In this study, we set out to confirm our hypothesis that clinical exposure to plastic surgery in the postgraduate year 1 year provides measurable benefits in line with the institutional curriculum. The standardized exam we administered confirms this. The skills we tested align with the trainee goals and objectives. They include understanding chronic and surgical wound assessment and wound care. This is a skill for all physicians and easily transferable to many clinical settings including hospital acquired conditions such as pressure injuries. This is encompassed in the concepts of system-based practice and patient safety, which are part of the Accreditation Council for Graduate Medical Education outlined milestone assessments.14 Other concepts include soft tissue management for trauma patients and in the operating room. These skills also overlap with trainees’ milestones in surgery, podiatry and dermatology.15 There are questions about the management of fractures in the hand and face, which are particularly relevant for orthopedic and otorhinolaryngology residents. These topics overlap with many disciplines and are necessary for triaging care and disposition of patients presenting for emergent and urgent care.
It is noteworthy that the scheduling of the plastic surgery rotation did not impact score or score differential. Comparing first quarter and fourth quarter test takers did not show a statistically significant difference. The impact of the rotation was the same regardless. The fourth quarter test takers have taken care of plastic surgery patients on cross coverage nights, interacted with plastic surgery fellows and staff, attended relevant requisite didactics and presumably studied for the in-service training examination conducted in January of each year. Apparently, none of these factors made as significant of an impact as the 1-month rotation.

= = = =

• WHAT TO DO
Please answer these questions using the text on the plastic surgery rotation:
1. For which residents are the questions on hand and face fractures particularly relevant?
2. In what month is the in-service training examination held each year?
3. Test takers from which two quarters were compared?

• INFORMATION GIVEN
= = = =

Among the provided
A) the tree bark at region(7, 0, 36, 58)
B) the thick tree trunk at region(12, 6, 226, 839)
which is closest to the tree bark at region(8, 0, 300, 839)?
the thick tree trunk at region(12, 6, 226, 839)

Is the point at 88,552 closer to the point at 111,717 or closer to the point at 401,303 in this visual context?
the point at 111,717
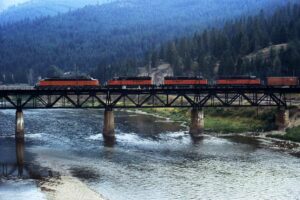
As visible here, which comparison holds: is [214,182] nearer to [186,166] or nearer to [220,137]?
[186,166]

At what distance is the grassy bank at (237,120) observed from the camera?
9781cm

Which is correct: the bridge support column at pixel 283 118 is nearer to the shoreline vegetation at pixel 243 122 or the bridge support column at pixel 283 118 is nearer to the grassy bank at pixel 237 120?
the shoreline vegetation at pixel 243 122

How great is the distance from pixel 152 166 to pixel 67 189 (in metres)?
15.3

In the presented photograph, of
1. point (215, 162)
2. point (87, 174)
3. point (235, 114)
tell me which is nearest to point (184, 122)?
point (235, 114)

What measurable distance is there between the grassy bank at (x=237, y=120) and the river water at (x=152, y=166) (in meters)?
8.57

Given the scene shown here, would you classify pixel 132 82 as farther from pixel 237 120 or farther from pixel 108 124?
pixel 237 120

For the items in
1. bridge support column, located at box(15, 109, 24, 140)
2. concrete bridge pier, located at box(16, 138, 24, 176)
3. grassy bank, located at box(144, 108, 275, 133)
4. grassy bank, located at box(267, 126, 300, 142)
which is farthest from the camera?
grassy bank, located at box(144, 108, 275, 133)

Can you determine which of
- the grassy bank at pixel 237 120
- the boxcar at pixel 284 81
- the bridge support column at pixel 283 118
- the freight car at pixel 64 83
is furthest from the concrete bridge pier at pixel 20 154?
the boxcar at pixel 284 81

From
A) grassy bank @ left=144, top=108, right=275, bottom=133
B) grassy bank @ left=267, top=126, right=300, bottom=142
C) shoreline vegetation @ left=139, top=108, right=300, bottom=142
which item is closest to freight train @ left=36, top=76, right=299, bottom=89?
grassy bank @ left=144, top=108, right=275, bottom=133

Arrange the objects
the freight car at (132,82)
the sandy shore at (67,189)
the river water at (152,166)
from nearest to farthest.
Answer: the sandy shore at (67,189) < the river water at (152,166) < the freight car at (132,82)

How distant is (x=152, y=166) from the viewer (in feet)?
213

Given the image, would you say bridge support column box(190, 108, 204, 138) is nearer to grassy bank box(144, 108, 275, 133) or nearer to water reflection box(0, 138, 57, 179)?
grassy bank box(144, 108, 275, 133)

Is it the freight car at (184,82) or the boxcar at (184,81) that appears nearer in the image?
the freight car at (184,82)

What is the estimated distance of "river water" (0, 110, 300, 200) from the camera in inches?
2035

= = = =

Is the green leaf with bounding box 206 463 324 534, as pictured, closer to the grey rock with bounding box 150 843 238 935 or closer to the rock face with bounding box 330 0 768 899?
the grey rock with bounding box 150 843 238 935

= = = =

• TASK OUTPUT
1. Orthopedic and otorhinolaryngology residents.
2. January.
3. The first and fourth quarters.